# [Your goal]
Reproduce all of the data below without alteration; exclude every picture.

Segment Start: Data for analysis

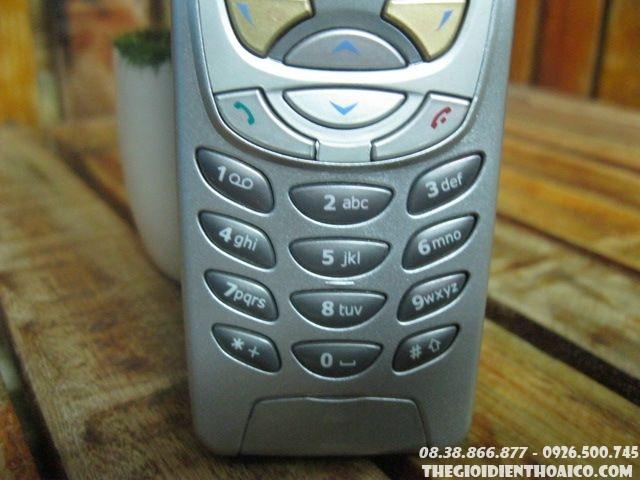 Nokia-6310-12364.jpg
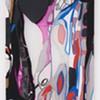 "Art Exhibition: Will McLeod ""Perimeter Cameos"" @ Window On Hudson"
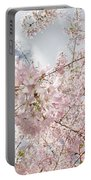 Pink Spring Portable Battery Charger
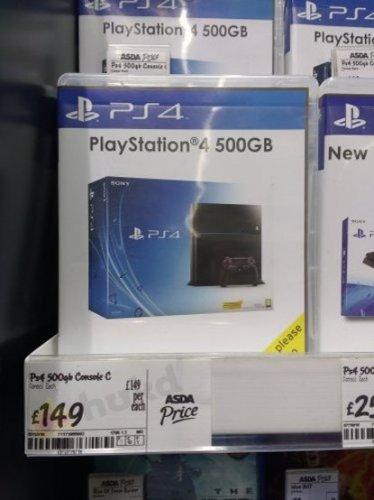 PS4 500GB Console £149 @ Asda Harrogate Instore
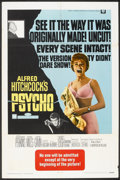 """Movie Posters:Hitchcock, Psycho (Universal, R-1969). One Sheet (27"""" X 41""""). Hitchcock.. ..."""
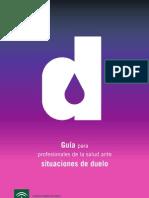 Guia_duelo_final.pdf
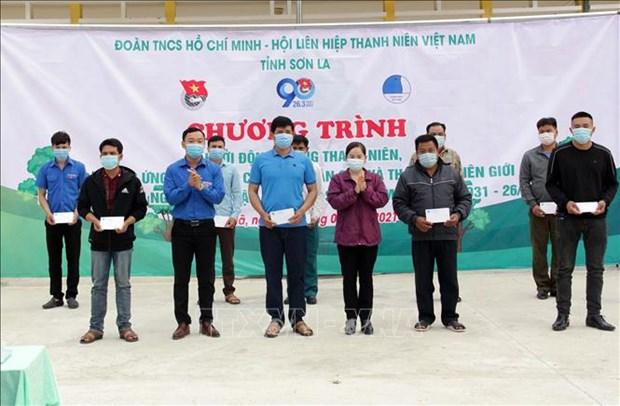 Son La: Khoi dong Thang Thanh nien, huong ung Tet trong cay va Thang Ba bien gioi nam 2021 hinh anh 4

Segment End: Data for analysis

# [Response box]
 Nokia-6310-12364.jpg
 "Art Exhibition: Will McLeod ""Perimeter Cameos"" @ Window On Hudson"
 Pink Spring Portable Battery Charger
 PS4 500GB Console £149 @ Asda Harrogate Instore
 """Movie Posters:Hitchcock, Psycho (Universal, R-1969). One Sheet (27"""" X 41""""). Hitchcock.. ..."""
 Guia_duelo_final.pdf
 Son La: Khoi dong Thang Thanh nien, huong ung Tet trong cay va Thang Ba bien gioi nam 2021 hinh anh 4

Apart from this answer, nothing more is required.